Missing teeth may cause facial muscles to sag and may cause changes in speech and difficulty in eating. They also can put undo stress on the remaining teeth. To correct this, dentists use dental ceramics called bridges. Bridges, also called partial dentures, are a row of fake teeth that span the area of missing teeth. With most bridges, crowns are placed over the teeth surrounding the area of missing teeth. The bridge is then bonded to the crowns in order to provide support.

Age, disease, or injury can cause a person to completely lose their teeth. Dentures are a removable set of teeth made for a specific patient. Both conventional and immediate dentures are available for dentists to prescribe. With conventional dentures, the doctor will remove any remaining teeth, wait until the gums are healed, and then place the dentures. Dentists can also fit and measure the gum before the teeth are removed so that the patient can have the dentures immediately. The drawback with immediate dentures is that the gum can shrink after healing and the dentures may not fit as well over time.
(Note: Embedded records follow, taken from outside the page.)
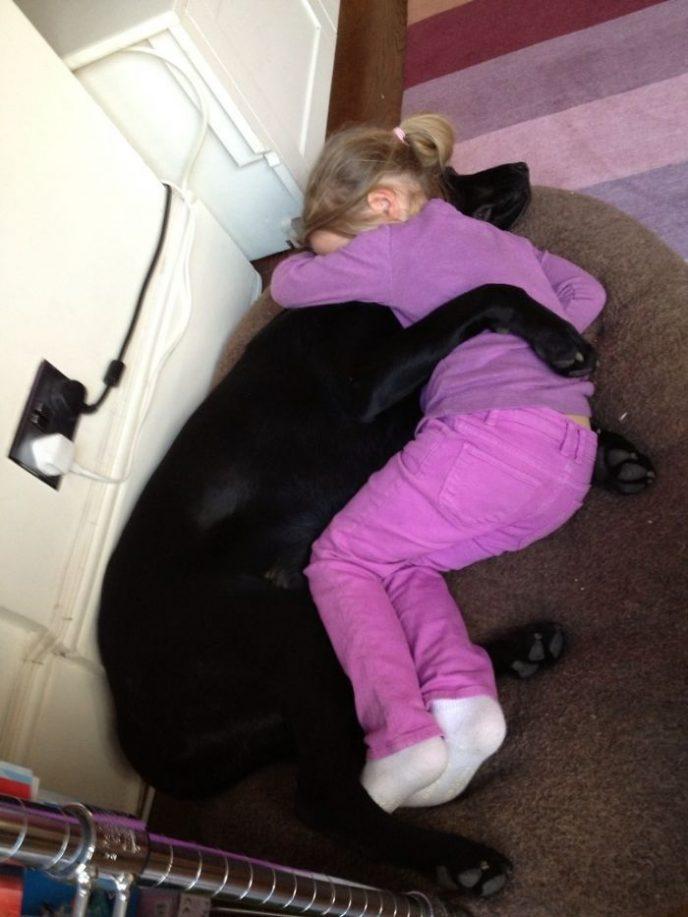 Фотографии, которые докажут, что верность и доброта животных восхищают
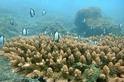 Reef Check在澎湖東西嶼坪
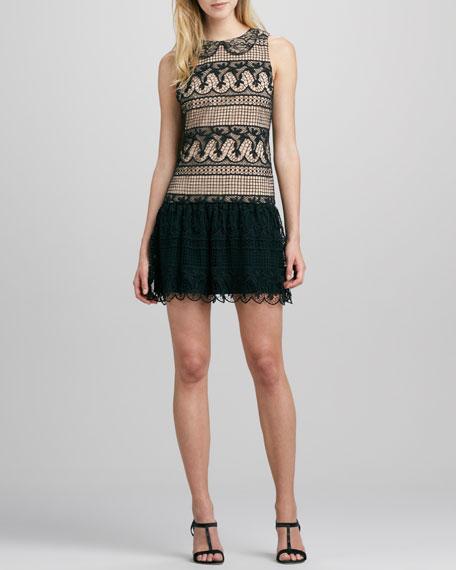 Peri Lace Dress
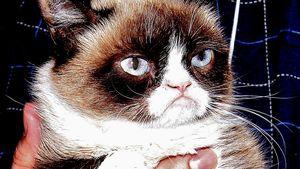 Grumpy Cat als Kinostar: Nun gibt es den Trailer!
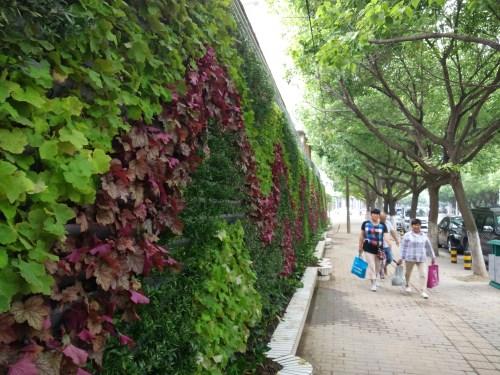 围墙变花墙 立体绿化扮靓环城河畔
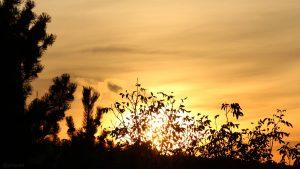 Sonnenuntergang in Eisingen am 25. Oktober 2019 um 17:53 Uhr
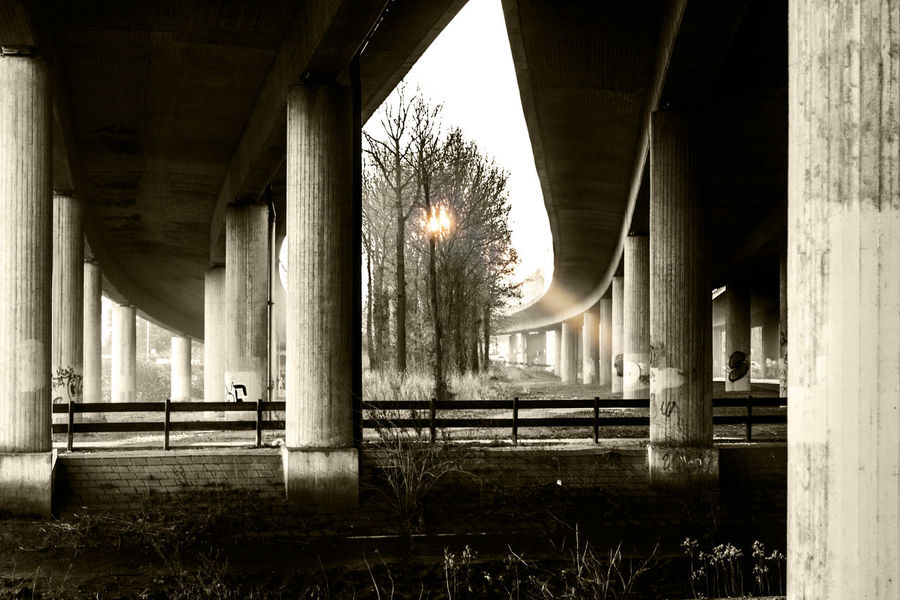 Adapted To The City Architectural Column Architecture Architecture Blackandwhite Bridge Bridge - Man Made Structure Bridges Building Built Structure Cement Concrete Connection Day Light And Shadow Morning Light No People Pillar Sun Sunset Under The Bridge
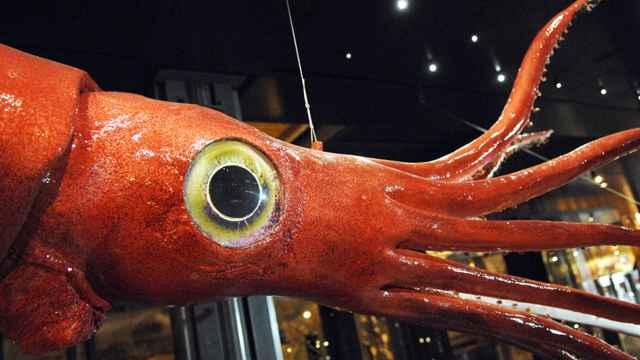calamar gigante (Architeuthis dux)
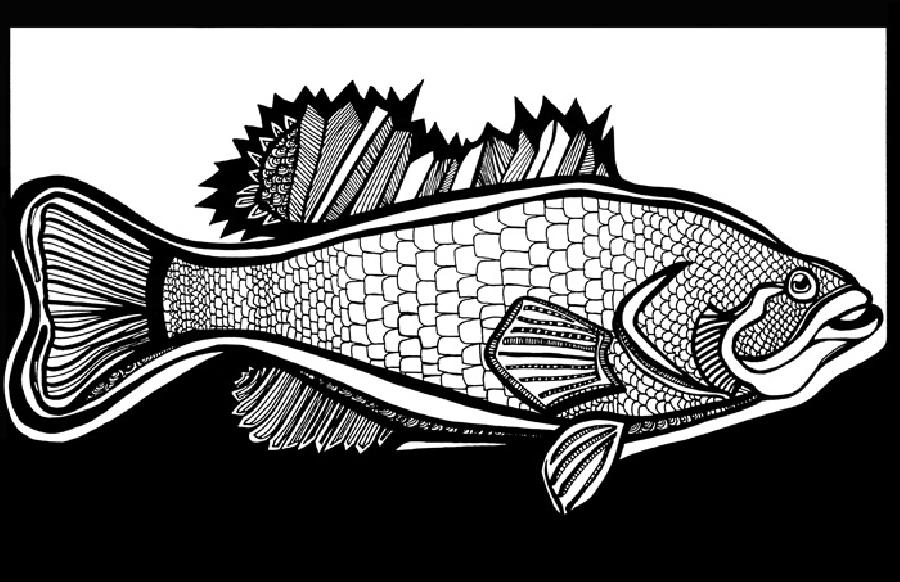 Large Mouth Bass (Fish 1) Blk & White. Select fine art paper or museum quality canvas. First black and white ever completed. Pricing upon request. 11 x 17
Veneers are dental ceramics used in cosmetic dentistry to fill in gaps in a patient’s mouth or to cover discolored or badly shaped teeth. Veneers are thin caps placed over a patient’s existing teeth to make them look whiter or shapelier. The process of installing a veneer is usually an irreversible one. The reason for this is because a patient’s existing teeth need to be filed down in order to accommodate the new covers. Drinking staining liquids such as tea and coffee may be prohibited for these patients because they may permanently stain the veneers.